The trap-door was closed, and Bonner heard the other occupant of the room shuffle out into the night. He was not long in deciding what to do. Here was the chance to dispose of one of the bandits, and he was not slow to seize it. There was a meeting in the thicket a few minutes later, and Bill was “out of the way” for the time being. Wicker Bonner dropped him with a sledge-hammer blow, and when he returned to the cabin Bill was lying bound and gagged in the tent, a helpless captive.
His conqueror, immensely satisfied, supplied himself with the surplus ends of “guy ropes” from the tent and calmly sat down to await the approach of the one called Sam, he who had doubtless gone to a rendezvous “for news.” He could well afford to bide his time. With two of the desperadoes disposed of in ambuscade, he could have a fairly even chance with the man called Davy.

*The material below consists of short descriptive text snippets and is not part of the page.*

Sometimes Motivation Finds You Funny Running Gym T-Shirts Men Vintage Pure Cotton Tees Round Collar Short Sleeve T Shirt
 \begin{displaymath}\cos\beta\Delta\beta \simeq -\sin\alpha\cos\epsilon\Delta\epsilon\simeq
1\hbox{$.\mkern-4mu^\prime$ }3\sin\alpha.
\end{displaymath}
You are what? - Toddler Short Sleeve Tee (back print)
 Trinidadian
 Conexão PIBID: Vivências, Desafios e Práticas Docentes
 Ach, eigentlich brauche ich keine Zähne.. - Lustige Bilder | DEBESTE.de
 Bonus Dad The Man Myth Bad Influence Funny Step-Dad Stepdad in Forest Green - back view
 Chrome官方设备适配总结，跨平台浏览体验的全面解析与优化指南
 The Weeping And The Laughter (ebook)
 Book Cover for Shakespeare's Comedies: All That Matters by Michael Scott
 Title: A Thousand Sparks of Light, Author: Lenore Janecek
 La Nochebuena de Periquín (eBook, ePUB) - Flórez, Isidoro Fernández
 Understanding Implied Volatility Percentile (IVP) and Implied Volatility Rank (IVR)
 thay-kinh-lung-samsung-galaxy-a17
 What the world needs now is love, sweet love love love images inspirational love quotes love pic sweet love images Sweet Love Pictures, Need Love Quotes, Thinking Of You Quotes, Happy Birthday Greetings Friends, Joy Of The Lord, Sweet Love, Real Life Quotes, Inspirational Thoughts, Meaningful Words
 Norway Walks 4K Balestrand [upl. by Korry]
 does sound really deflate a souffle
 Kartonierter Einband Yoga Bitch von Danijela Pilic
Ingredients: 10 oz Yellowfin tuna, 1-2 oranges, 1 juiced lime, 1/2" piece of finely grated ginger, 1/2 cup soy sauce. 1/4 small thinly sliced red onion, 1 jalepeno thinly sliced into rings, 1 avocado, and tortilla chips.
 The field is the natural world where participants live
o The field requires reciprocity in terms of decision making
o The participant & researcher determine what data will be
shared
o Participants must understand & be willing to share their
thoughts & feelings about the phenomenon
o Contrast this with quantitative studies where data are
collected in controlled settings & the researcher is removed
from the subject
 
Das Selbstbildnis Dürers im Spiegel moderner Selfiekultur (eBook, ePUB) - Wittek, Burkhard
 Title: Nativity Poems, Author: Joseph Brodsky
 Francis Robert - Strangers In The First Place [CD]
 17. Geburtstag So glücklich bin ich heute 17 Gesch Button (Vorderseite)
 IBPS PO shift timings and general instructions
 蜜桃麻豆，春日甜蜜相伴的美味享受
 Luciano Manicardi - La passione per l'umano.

It seemed hours before he heard the stealthy approach of some one moving through the bushes. He was stiff with cold, and chafing at the interminable delay, but the approach of real danger quickened his blood once more. There was another short, sharp, silent struggle near the doorway, and once more Wicker Bonner stood victorious over an unsuspecting and now unconscious bandit. Sam, a big, powerful man, was soon bound and gagged and his bulk dragged off to the tent among the bushes.
“Now for Davy,” muttered Bonner, stretching his great arms in the pure relish of power. “There will be something doing around your heart, Miss Babe-in-the-Woods, in a very few minutes.”
He chuckled as he crept into the cabin, first having listened intently for sounds. For some minutes he lay quietly with his ear to the floor. In that time he solved one of the problems confronting him. The man Davy was a son of old Mrs. Rank’s murderer, and the “old woman” who kept watch with him was his mother, wife of the historic David. It was she who had held the lantern, no doubt, while David Wolfe chopped her own mother to mincemeat. This accounted for the presence of the gang in the haunted house and for their knowledge of the underground room.